We are facing an ethical dilemma in our society now with respect to real estate. It is a huge shame and frankly totally unethical for investors (by the way, many foreign investors from Hong Kong, etc) to keep buying property, especially condos in beautiful Canadian cities, such as Vancouver. This very act increases the prices for other people, especially young couples that are just starting out. The result: People who truly need a home “to live in” and not play games with, can no longer afford this basic need. Or, even worse they will have to close their eyes and stretch themselves beyond their means taking out 40 year mortgages…..Should the government not allow foreign investors/non residents to buy property in Canada? Maybe…As a young professional, having a household income of $150,000 per year, I think I should be able to afford housing in Vancouver or Toronto, but I can’t!!!
Or maybe we should all as human beings become more conscious of how our actions, our dollars in a way, are impacting other people’s lives…..

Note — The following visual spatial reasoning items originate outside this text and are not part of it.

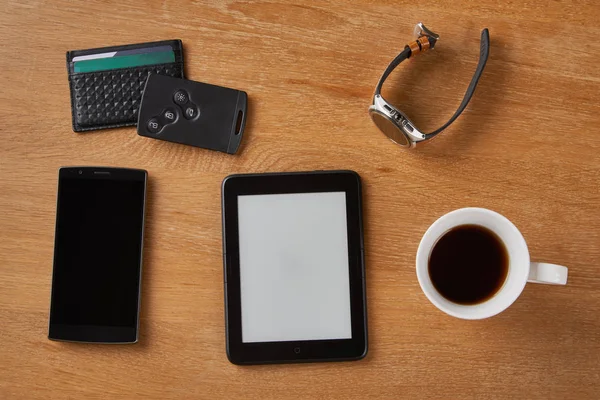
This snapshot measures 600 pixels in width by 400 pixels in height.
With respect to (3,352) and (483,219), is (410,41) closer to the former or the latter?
(483,219)

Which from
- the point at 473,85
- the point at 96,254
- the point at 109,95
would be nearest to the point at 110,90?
the point at 109,95

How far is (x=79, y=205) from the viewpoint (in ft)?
2.41

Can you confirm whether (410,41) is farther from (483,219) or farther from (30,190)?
(30,190)

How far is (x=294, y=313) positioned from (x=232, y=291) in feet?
0.24

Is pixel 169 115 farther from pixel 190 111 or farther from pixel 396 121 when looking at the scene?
pixel 396 121

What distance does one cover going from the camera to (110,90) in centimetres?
74

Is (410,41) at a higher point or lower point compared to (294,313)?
higher

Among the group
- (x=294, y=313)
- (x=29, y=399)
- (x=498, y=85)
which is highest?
(x=498, y=85)

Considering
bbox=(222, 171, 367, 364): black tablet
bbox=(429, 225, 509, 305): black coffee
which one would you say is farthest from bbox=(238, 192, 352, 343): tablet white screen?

#24 Sphinx on 04.18.08 at 3:39 pm

This housing bubble, like the one in US but with less magnitude, was prolonged by maintenance of two factors: 1-Buyers Sentiment, 2-Affordability. Sentiment is kept high by the 6%ers (aka RE agents), and the MSM reporting stats from banks, CREA, CMHC, builders, etc. So the sheeple keep buying even if they could barely afford taking more debt to their eye balls. Whenever affordability worsen as house prices keep going up and more income goes into mortgage, lenders react by coming out with exotic products (no money down, VRMs, 40yrs mortgage, HELOCs) to push affordability back up. There’s a limit on how much lenders can push, and interestingly the US housing crashed because of affordability (insane prices, subprime resets, option ARMs, 20/80, etc.) then sentiment followed through. In canada, seems the sentiment is turning first, and many looking at what’s happening south of the border and know this market is unsustainable now, even with cheaper mortgage products (40 yrs loan should be called ‘life mortgage’, like life sentence), even with interest rates coming down by bank of canada.

We’ll see how this spring season perform specially with confirmation in the report by Globe & Mail……go get some popcorn.


#25 Brent on 04.19.08 at 8:35 pm

For your amusement…..

Houston for $400,000

Fort Mac for $435,000

#26 Another Albertan on 04.20.08 at 1:45 am

On Sunday, I’m going to be about 20 miles away from that Houston listing.

Interestingly, there are a number of communities around Houston that were developed by Newland – a company that had its genesis in Genstar/Imasco here in Canada in the early 80s.

In the last number of years leading to the US run-up of prices, Newland had significant dealings (hundreds of millions of $$$) with CalPERS (California Public Employees’ Retirement System, a pension fund) and an affiliate of AIG (American International Group, one of the world’s largest insurance companies), amongst others.

My point is that if you do some sleuthing, you can start to see the very interconnected web of organizations who have a vested interest in seeing the real estate party continue. When the wheels start to grind to a halt, it isn’t just homeowners that are affected. The cascaded effects keep knocking dominoes over all down the line.

#27 Dom-GTA on 04.22.08 at 8:28 pm

Wow Brent, I am blown away by the comparison. I can’t believe the crap they are selling in Ft McM.

Absolutely insane, but of course it is justified right?!?!?